Triple Lock on Pensions Suspended
7th September 2021
The government has confirmed a one-year suspension of the "triple lock" formula for annual state pension increases.
The move follows government concern that a big post-pandemic rise in average earnings would have meant pensions increasing by 8%.
Work and Pensions Secretary Therese Coffey said the average earnings component would be disregarded in the 2022-23 financial year.
Instead, the rise will be the consumer inflation rate or 2.5%.
From the BBC
What is the triple lock and how does it work?
At present, the state pension increases each year in line with the rising cost of living seen in the Consumer Prices Index (CPI) measure of inflation, increasing average wages, or 2.5%, whichever is highest.

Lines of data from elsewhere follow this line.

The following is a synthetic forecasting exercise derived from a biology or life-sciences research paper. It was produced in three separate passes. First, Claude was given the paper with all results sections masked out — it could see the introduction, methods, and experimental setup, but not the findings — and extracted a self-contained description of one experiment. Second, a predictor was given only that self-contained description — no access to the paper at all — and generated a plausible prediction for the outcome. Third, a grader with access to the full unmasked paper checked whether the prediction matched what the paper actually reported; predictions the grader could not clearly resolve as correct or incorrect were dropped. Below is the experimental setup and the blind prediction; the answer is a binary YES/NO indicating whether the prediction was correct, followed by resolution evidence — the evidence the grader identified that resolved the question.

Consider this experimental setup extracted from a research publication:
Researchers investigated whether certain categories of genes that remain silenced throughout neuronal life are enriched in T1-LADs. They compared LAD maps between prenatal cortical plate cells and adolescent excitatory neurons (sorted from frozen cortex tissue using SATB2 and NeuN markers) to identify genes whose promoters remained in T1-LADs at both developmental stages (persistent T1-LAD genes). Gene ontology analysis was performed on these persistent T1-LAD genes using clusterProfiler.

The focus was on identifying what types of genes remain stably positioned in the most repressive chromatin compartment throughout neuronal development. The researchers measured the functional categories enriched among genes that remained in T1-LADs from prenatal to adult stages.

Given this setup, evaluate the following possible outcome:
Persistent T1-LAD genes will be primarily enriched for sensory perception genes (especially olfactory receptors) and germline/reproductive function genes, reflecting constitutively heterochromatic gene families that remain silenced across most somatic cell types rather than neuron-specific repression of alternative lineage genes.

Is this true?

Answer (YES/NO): NO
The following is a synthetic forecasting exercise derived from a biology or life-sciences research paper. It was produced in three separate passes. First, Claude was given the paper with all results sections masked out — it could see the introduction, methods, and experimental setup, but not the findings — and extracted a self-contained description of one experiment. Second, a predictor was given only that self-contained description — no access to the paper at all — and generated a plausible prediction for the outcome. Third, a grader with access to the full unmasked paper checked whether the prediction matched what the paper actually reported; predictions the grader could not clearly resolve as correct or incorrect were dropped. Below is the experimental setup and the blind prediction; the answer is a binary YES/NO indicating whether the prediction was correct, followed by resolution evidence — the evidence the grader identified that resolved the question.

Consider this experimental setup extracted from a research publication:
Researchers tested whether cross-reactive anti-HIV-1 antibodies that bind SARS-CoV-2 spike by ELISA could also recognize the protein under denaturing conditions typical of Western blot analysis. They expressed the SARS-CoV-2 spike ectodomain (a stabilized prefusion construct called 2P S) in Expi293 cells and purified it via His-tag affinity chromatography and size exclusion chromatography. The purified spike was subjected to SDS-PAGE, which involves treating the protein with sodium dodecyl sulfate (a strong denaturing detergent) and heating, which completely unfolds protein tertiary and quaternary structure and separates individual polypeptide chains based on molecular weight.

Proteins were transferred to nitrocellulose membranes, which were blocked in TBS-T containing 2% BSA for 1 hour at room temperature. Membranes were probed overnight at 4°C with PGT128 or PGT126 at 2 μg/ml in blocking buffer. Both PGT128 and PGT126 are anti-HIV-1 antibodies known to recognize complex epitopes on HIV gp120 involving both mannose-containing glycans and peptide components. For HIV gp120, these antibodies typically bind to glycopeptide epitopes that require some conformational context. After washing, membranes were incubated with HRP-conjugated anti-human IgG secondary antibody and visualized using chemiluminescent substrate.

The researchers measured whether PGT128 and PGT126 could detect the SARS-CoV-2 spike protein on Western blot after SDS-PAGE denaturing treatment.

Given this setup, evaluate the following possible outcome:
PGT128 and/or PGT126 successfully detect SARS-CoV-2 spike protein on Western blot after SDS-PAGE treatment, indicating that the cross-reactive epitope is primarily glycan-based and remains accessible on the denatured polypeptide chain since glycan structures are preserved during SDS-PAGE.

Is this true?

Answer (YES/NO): YES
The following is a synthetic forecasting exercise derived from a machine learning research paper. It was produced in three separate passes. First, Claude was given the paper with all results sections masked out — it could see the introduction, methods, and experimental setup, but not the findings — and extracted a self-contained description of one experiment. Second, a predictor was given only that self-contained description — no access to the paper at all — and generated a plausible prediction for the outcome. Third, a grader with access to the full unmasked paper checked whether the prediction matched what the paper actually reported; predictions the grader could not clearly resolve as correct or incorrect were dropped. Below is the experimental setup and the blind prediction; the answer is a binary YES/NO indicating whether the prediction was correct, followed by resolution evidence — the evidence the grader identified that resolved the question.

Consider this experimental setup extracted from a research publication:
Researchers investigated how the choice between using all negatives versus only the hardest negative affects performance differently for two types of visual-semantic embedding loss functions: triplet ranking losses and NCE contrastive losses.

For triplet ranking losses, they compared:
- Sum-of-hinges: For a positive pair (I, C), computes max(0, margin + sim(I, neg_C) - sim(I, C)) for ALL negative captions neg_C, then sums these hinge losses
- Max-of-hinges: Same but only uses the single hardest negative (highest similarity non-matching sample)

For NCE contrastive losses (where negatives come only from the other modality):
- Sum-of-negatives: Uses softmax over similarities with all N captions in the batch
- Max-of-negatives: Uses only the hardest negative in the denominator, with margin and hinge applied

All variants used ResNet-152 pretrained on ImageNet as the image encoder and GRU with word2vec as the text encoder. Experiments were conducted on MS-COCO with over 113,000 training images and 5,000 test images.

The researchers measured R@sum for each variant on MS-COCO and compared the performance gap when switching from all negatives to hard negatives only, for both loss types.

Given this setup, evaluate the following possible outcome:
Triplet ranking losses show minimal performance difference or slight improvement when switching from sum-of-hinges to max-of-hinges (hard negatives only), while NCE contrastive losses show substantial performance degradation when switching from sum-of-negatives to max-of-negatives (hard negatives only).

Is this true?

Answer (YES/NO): NO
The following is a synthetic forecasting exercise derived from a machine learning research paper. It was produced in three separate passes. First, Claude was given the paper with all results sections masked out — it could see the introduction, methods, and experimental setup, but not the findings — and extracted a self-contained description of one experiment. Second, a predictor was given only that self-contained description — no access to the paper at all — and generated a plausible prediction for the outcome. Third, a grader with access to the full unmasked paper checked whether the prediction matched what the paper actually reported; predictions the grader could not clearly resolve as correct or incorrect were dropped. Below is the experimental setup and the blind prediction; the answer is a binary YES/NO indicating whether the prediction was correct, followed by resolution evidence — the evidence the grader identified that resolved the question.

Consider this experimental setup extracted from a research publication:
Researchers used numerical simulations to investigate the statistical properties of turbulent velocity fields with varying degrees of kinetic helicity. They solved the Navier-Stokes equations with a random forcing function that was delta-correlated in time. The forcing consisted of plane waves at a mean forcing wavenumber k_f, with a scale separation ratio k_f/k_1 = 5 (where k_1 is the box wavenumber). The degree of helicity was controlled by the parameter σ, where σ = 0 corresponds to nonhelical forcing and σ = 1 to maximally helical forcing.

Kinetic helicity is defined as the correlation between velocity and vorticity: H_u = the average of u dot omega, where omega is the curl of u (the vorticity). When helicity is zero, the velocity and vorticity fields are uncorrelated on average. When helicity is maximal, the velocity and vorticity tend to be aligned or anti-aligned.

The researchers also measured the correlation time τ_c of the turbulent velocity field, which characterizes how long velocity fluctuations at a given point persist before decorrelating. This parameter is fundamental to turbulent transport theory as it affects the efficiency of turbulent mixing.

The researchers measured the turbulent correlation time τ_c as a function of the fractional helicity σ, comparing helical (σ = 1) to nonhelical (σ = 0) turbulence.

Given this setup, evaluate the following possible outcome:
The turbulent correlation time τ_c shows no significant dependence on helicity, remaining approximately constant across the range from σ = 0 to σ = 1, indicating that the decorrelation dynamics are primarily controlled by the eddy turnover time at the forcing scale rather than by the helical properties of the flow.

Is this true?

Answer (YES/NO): NO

This is known as the triple lock, and it is a Conservative manifesto pledge for the five years of this Parliament.
Official forecasts suggest that the increase in average earnings will be the highest of these three, by a considerable margin.

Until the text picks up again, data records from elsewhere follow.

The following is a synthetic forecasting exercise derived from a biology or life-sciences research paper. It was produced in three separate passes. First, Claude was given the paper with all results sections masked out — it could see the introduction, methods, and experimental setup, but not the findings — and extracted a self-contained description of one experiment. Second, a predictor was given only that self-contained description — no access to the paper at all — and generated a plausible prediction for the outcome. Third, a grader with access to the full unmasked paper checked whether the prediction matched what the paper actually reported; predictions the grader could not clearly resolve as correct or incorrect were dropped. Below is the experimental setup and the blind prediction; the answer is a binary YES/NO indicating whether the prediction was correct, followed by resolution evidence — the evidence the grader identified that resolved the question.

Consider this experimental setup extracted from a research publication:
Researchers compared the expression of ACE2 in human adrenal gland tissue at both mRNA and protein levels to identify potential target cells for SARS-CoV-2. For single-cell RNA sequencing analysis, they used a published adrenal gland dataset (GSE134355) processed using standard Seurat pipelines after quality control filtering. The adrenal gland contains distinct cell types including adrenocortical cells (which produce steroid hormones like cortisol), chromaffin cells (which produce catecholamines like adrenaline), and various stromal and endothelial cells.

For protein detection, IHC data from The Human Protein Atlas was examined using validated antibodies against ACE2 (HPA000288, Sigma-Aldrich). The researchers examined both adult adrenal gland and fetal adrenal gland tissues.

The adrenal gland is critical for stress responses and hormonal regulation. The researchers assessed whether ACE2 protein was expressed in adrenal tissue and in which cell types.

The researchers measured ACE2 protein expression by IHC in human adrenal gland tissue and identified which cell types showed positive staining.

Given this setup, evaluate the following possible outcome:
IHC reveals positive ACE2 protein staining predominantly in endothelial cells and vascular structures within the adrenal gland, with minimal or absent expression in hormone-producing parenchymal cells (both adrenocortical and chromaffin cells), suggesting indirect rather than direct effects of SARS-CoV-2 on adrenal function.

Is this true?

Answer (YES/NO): NO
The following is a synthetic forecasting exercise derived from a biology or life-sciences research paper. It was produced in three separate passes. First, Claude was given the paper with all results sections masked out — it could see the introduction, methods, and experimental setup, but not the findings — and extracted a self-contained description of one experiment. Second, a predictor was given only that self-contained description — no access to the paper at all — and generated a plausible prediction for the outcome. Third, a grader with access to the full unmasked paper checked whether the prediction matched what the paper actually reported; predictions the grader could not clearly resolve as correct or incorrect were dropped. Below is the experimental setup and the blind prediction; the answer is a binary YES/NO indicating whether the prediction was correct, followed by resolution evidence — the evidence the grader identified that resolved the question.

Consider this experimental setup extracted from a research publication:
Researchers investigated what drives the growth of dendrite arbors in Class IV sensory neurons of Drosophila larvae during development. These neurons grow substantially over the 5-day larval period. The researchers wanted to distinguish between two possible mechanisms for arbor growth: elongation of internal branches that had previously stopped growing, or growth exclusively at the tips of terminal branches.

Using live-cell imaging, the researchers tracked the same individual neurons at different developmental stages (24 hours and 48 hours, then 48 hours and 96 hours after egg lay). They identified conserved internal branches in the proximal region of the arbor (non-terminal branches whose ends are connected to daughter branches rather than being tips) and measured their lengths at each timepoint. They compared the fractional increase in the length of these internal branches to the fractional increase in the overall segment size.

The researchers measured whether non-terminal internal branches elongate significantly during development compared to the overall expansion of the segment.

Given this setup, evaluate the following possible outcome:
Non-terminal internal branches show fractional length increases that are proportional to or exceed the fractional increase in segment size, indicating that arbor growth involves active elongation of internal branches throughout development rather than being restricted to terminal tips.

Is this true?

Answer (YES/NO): NO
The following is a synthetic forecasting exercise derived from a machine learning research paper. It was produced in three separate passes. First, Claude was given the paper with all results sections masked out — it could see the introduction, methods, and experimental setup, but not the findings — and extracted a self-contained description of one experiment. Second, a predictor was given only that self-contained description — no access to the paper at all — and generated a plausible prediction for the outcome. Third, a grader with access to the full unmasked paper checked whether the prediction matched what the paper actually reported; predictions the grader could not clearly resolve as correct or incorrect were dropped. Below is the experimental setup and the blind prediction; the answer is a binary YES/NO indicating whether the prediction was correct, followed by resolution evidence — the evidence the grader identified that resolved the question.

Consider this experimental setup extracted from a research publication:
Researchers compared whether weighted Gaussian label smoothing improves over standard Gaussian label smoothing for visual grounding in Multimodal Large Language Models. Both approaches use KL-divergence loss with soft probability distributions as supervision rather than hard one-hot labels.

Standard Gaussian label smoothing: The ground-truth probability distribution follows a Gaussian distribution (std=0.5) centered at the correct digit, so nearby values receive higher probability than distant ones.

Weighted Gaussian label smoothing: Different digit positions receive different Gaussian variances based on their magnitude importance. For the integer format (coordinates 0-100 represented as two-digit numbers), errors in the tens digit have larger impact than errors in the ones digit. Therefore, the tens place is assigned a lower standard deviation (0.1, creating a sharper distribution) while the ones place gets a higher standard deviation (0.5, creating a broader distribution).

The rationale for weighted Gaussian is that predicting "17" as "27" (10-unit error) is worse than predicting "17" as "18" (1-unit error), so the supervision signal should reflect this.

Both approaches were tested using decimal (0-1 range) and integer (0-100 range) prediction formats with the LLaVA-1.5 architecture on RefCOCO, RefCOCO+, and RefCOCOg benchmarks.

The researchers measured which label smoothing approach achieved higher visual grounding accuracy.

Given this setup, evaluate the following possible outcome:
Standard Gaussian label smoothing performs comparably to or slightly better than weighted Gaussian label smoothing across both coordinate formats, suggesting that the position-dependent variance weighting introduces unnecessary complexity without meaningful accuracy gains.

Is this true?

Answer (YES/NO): NO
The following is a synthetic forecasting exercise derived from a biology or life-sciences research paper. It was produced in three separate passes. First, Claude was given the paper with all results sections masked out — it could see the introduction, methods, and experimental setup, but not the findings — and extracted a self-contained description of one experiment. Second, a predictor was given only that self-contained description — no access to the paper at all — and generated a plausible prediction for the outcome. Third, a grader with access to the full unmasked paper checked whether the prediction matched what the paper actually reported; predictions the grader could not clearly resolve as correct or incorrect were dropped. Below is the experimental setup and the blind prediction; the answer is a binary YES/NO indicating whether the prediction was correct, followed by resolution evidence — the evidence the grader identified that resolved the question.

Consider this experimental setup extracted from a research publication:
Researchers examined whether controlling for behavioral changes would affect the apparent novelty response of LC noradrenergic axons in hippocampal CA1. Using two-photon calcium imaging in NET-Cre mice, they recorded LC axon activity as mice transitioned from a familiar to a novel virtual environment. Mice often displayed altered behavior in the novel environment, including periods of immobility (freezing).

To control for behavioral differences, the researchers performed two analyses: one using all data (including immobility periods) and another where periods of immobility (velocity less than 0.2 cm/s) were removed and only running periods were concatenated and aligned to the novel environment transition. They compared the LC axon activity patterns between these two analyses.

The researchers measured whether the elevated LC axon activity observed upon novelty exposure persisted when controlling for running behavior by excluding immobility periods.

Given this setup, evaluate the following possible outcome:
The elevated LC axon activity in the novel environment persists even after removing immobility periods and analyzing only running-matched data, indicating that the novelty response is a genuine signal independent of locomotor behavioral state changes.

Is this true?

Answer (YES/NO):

As people come off furlough and return to full pay, this is recorded as a large rise in average earnings. Job losses have also affected those in low-paid work too.
This leads to a unique situation, and one which economists describe as an anomaly.
Predictions by the Bank of England suggest that annual average earnings for the period relevant for the triple lock could go up by 8%, which would normally trigger an equivalent rise in the state pension.
That is considerably higher than rises seen under the triple lock in the past decade.